Although viral oncotherapy has great potential for cancer treatment, yet for successful application, the viruses have to meet stringent criteria for safety and efficacy.

Safety: To design a safe viral oncolytic agents, certain criteria should be given due consideration. These include cancer specificity, chances of regaining pathogenecity, possibility of transmission to healthy individual, undesired side effects and pre-existing immunity [58] . The use of non human viruses in viral oncotherapy would help in minimizing these risk factors.

Efficacy: Efficacy of OVs can be enhanced by developing strategies for efficient delivery of viruses and overcoming the host antiviral immune response. Approaches to evade antiviral response include serotype switching i.e. administration of different viral serotypes during treatment cycle [59] , and polymer coating (modification of amino groups by mixing viral particles with polymers such as poly [N-(2-hydroxypropyl)methacrylamide] (Phpma) bearing reactive 4-nitrophenyl esters on pendent diglycyl side chains) so that antibody cannot recognize the virus particle and use of cellular vehicles [52] .

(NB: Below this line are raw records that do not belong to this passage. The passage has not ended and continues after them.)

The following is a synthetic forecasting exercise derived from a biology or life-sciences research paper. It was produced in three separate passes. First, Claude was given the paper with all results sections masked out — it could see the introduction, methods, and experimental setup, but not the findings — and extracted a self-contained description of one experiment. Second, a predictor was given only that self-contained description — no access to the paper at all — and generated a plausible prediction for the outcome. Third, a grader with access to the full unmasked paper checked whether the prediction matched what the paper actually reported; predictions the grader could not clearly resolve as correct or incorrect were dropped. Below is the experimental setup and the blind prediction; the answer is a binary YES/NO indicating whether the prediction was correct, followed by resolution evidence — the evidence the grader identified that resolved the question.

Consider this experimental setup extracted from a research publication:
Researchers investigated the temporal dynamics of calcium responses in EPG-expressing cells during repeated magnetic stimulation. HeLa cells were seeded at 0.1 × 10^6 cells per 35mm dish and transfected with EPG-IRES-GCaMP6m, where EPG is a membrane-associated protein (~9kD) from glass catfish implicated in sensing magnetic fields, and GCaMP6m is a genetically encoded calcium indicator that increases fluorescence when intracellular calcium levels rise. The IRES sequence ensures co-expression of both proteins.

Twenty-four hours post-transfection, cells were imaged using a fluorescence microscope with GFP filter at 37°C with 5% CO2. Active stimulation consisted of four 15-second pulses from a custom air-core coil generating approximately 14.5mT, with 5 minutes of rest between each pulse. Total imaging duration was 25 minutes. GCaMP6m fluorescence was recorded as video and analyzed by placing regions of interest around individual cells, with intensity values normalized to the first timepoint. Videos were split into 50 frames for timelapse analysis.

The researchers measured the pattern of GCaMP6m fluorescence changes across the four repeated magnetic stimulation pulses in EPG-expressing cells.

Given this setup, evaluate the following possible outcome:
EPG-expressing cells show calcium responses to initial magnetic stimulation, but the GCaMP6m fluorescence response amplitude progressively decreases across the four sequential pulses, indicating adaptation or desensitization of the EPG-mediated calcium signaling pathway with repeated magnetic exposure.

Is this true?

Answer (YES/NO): NO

   Strategies for tumour targeting Top


Cancer cells distinguish themselves from their normal counterparts by alterations in cell physiology such as self sufficiency in growth signals, insensitivity to growth inhibition signals, evasion of apoptosis, limitless replication potential, sustained angiogenesis and tissue invasion and metastasis. These alterations make these a generous host for viruses and hence these properties can be utilized for selective replication of OVs in cancer cells. These cancer targeting mechanisms of viruses can be broadly achieved by two general approaches i.e. deletion of viral genes required for virus replication in normal cells but dispensable in tumour cells and use of tissue/tumour specific promoters for critical viral genes. The specific tumour targeting can be achieved by targeting various molecular steps/regulators of cell cycle. Some of these are discussed below:

(i) Pro apoptotic targeting: Many viruses delay apoptosis of infected cells in order to assist their replication. These encode certain proteins which alter the activity of important regulators of programmed cell death such as p53 and pRb [60] . Adenoviral proteins E1A and E1B inactivate pRb and p53 in normal cells, respectively, to delay premature apoptosis [52],[61] . A virus having deletion in E1 can be rendered tumour specific. The examples of this type of mutants are ONYX-15 having mutation in E1B (dl 922-947) and HB101 having deletions in two viral genes- E1B and E3[62] . Further, certain type of cancer cells express cellular E1A like activity and therefore, E1A deleted adenovirus can efficiently replicate in such cancers, e.g. HepG1 and Hep3B [63] . Some viral and non viral proteins are known to induce p53 independent apoptosis in tumour cells [9] . Proteins derived from viruses, i.e. chicken anaemia virus derived apoptosis-inducing protein (apoptin), E4orf4 and parvovirus-H1 derived non-structural protein 1 (NS1), torque teno virus derived protein TTV apoptosis inducing protein (TAIP), the human α-lactalbumin made lethal to tumour cells (HAMLET), which is present in human milk or the human cytokines melanoma differentiation-associated gene-7 (mda-7) and tumour necrosis factor-related apoptosis-inducing ligand (TRAIL), have the ability to induce tumour-selective apoptosis [64] .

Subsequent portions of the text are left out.